*Trecho do texto*:
....

Ex líder sérvio diz ter bebido urina para sobreviver

27/04/2010 18:08

Folha Online

O muçulmano bósnio Zulic Ahmet contou nesta terça-feira que, na falta de água, ele teve que beber sua própria urina durante seu confinamento. Ahmet foi a primeira testemunha na retomada do julgamento do ex-líder sérvio-bósnio Radovan Karadzic, acusado de genocídio pelo Tribunal Penal Internacional para a antiga Iugoslávia (TPII).

Karadzic, 64, boicotou em 26 de outubro de 2009 a abertura do processo, alegando que não teve tempo de preparar sua defesa, da qual cuida sozinho. Com esta estratégia, conseguiu adiar até este ano a retomada do julgamento.

Ex-presidente da autoproclamada República dos Sérvios da Bósnia, ele é acusado de crimes de guerra, crimes contra a humanidade e genocídio durante a guerra da Bósnia, mas se declara inocente.

Ahmet falou sobre a "limpeza étnica" conduzida pelas tropas de Karadzic em Sanski Most (Bósnia) e a brutalidade e desumanidade do campo de detenção ao qual foi levado. Ele disse que viveu com dezenas de outros detentos em uma pequena garagem e afirmou que apanhava frequentemente.

"As vezes um homem nos segurava enquanto outro nos golpeava com bastão", disse Ahmet, acrescentando que ele recebeu uma surra brutal por se recusar a se render, como pediu um soldado. "Quando uma criança observava, os sérvios diziam que estavam praticando karatê", disse ele.

Sem água e confinados em espaços pequenos, muitos prisioneiros morreram por desidratação, segundo o relato do ex-prisioneiro. "Alguns morriam no meio da noite, em meio a gritos que pareciam durar uma eternidade. Outros morriam silenciosamente".

Ele diz ainda ter sido testemunha do assassinato de 20 homens em 1992, que os soldados sérvios obrigaram a cavar sua própria cova antes de morrer.

Os doentes não receberam tratamento médico até a chegada das equipes da Cruz Vermelha à região e muitos preferiram se calar e recusar tratamento com medo das ameaças dops dirigentes do campo de concentração --que queriam esconder as provas de maus-tratos.

Zulic já foi testemunha de acusação contra o ex-presidente iugoslavo Slobodan Milosevic, morto em 2006 em sua cela antes de terminar o processo.

....

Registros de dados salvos
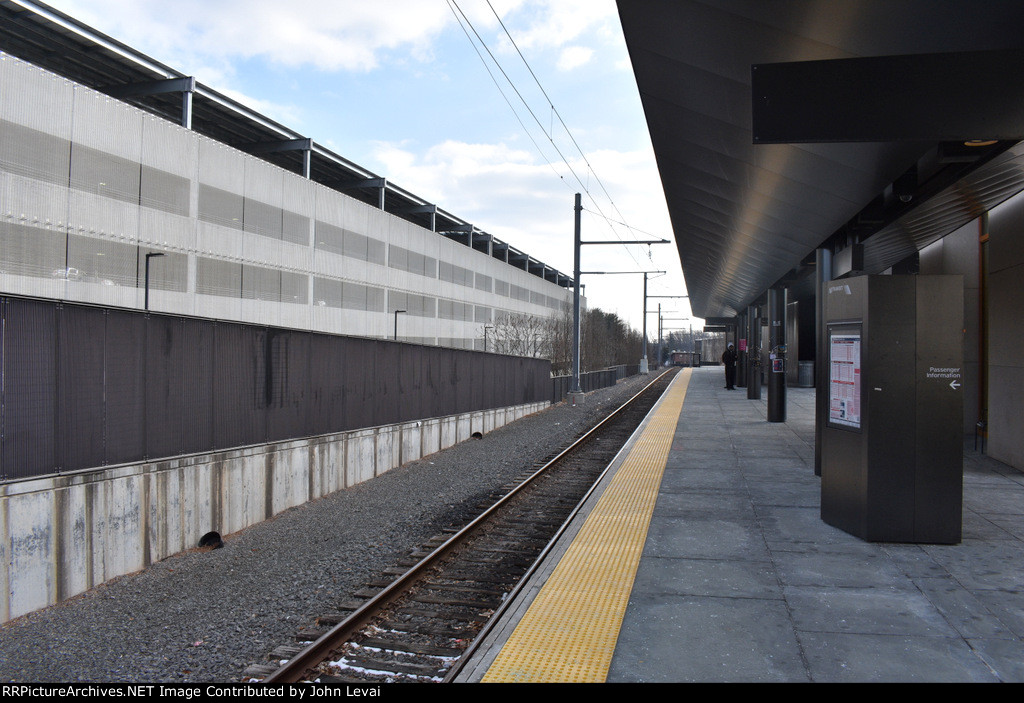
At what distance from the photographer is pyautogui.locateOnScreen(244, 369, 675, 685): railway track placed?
15.3ft

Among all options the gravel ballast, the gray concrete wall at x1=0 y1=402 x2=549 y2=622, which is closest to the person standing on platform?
the gravel ballast

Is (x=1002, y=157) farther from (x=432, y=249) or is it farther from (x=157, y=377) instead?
(x=432, y=249)

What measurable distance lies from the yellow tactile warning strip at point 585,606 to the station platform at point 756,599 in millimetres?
14

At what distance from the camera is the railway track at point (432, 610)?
4.68m

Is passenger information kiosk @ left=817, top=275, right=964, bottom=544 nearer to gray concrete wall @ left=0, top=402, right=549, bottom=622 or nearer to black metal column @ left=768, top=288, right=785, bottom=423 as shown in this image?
gray concrete wall @ left=0, top=402, right=549, bottom=622

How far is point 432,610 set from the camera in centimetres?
594

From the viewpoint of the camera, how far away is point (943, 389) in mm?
6410

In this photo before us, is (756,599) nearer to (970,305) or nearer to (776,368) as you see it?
(970,305)

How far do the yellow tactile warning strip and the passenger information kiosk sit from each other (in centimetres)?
231

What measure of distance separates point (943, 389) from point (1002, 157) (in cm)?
257

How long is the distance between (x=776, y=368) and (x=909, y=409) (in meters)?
11.0

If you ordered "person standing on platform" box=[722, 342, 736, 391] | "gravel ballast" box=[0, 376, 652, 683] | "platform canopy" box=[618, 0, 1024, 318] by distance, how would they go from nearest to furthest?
"gravel ballast" box=[0, 376, 652, 683]
"platform canopy" box=[618, 0, 1024, 318]
"person standing on platform" box=[722, 342, 736, 391]

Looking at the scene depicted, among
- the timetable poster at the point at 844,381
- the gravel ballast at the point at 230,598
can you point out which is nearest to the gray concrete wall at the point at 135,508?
the gravel ballast at the point at 230,598

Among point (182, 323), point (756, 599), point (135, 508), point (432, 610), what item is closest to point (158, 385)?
point (182, 323)
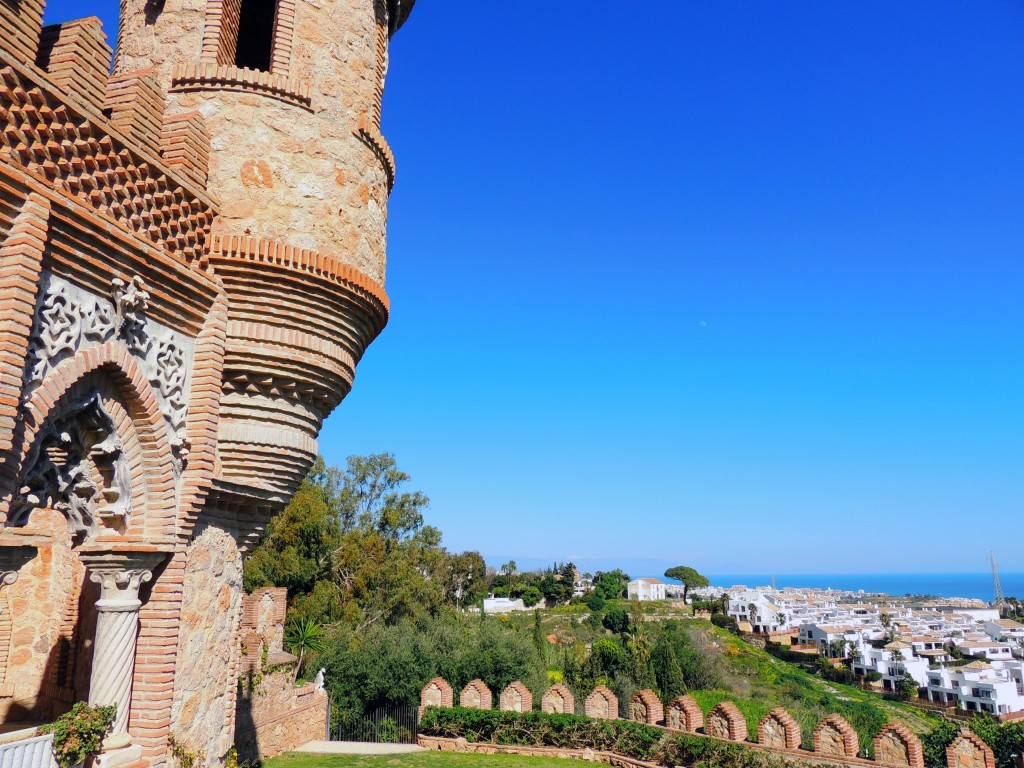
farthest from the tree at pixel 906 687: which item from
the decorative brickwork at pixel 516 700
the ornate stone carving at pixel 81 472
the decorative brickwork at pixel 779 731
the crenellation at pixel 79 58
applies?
the crenellation at pixel 79 58

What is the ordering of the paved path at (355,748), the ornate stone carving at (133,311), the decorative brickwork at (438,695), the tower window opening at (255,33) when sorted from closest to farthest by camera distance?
the ornate stone carving at (133,311) → the tower window opening at (255,33) → the paved path at (355,748) → the decorative brickwork at (438,695)

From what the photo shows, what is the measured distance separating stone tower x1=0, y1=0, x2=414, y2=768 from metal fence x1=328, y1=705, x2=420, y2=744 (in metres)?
12.6

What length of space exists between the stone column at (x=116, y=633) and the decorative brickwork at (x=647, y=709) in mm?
12480

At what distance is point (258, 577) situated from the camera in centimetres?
2566

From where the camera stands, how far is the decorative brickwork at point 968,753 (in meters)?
10.8

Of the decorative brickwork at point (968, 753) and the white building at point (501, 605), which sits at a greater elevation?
the decorative brickwork at point (968, 753)

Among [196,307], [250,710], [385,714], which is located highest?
[196,307]

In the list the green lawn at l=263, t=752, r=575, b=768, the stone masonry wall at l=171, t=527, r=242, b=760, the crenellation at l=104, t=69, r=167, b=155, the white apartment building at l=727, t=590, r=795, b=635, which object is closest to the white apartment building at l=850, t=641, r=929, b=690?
the white apartment building at l=727, t=590, r=795, b=635

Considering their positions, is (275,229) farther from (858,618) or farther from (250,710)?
(858,618)

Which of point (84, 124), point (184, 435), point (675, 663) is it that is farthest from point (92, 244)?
point (675, 663)

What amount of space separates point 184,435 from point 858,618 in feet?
375

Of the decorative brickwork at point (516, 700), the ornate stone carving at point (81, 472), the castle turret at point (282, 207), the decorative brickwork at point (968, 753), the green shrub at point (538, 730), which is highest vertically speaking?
the castle turret at point (282, 207)

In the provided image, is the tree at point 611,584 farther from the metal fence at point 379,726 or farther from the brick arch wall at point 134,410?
the brick arch wall at point 134,410

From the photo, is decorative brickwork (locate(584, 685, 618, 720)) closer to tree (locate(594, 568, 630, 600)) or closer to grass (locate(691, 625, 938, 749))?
grass (locate(691, 625, 938, 749))
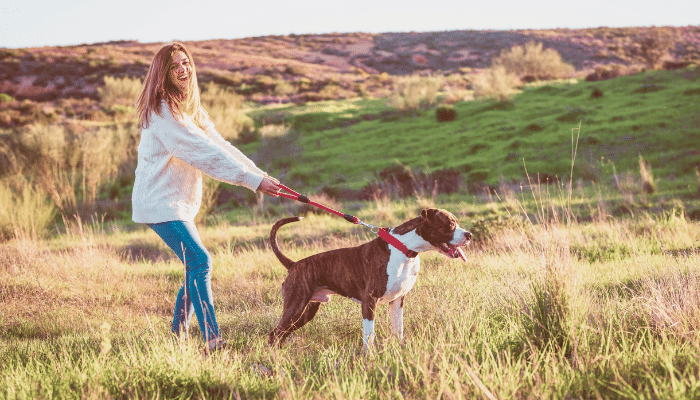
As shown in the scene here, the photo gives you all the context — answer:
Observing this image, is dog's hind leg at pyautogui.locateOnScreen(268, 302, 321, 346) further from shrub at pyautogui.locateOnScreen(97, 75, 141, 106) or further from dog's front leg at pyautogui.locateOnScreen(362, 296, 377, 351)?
shrub at pyautogui.locateOnScreen(97, 75, 141, 106)

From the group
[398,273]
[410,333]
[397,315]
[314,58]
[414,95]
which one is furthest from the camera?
[314,58]

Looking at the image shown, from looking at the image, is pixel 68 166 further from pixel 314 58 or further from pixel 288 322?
pixel 314 58

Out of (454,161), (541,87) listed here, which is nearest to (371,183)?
(454,161)

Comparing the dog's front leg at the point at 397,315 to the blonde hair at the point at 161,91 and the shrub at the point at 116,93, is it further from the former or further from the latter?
the shrub at the point at 116,93

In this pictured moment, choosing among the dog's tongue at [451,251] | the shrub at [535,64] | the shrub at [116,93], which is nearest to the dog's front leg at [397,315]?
the dog's tongue at [451,251]

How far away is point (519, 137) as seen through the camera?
21.6 m

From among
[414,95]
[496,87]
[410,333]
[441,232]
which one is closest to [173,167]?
[441,232]

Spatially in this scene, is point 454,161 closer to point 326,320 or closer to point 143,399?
point 326,320

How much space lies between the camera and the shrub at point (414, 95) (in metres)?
31.6

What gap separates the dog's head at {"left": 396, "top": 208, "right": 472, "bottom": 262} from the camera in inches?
136

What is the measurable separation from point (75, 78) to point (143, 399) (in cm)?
5432

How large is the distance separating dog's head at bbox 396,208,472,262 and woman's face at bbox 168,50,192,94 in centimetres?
201

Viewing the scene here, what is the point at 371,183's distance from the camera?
56.4ft

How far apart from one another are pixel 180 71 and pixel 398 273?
7.17 ft
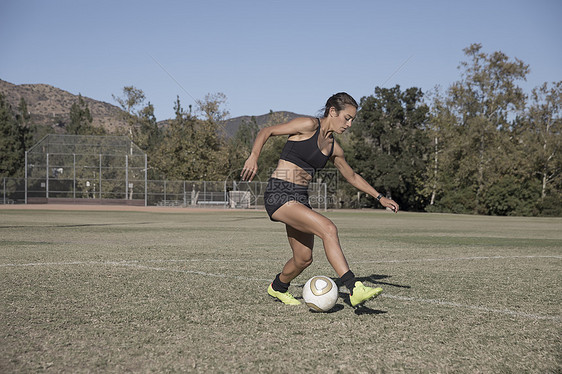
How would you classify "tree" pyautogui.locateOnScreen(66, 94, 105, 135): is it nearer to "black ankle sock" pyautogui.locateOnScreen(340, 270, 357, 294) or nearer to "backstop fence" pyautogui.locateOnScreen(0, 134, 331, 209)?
"backstop fence" pyautogui.locateOnScreen(0, 134, 331, 209)

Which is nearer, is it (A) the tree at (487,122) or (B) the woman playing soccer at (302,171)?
(B) the woman playing soccer at (302,171)

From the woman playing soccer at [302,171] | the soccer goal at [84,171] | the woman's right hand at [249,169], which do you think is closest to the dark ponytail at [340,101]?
the woman playing soccer at [302,171]

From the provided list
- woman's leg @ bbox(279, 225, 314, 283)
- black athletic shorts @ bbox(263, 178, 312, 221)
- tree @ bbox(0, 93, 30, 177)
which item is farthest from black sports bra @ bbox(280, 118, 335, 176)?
tree @ bbox(0, 93, 30, 177)

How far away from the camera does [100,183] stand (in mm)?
52094

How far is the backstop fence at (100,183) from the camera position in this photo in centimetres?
5066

....

*Suas tarefas*:
**a.** Responda, por favor, a estas perguntas sobre a notícia do julgamento de Karadzic:
(i) Em que data Karadzic boicotou a abertura do processo?
(ii) Segundo Ahmet, o que os sérvios diziam quando uma criança observava?
(iii) Em que ano morreu Slobodan Milosevic?
**b.** De acordo com a notícia do julgamento de Karadzic, por que ele boicotou a abertura do processo, e o que conseguiu com isso?
As linhas são um material separado do texto.

*Resultados*:
**a.**
(i) Em 26 de outubro de 2009.
(ii) Que estavam praticando karatê.
(iii) Em 2006.

**b.** Karadzic alegou que não teve tempo de preparar sua defesa, da qual cuida sozinho. Com essa estratégia, conseguiu adiar a retomada do julgamento até este ano.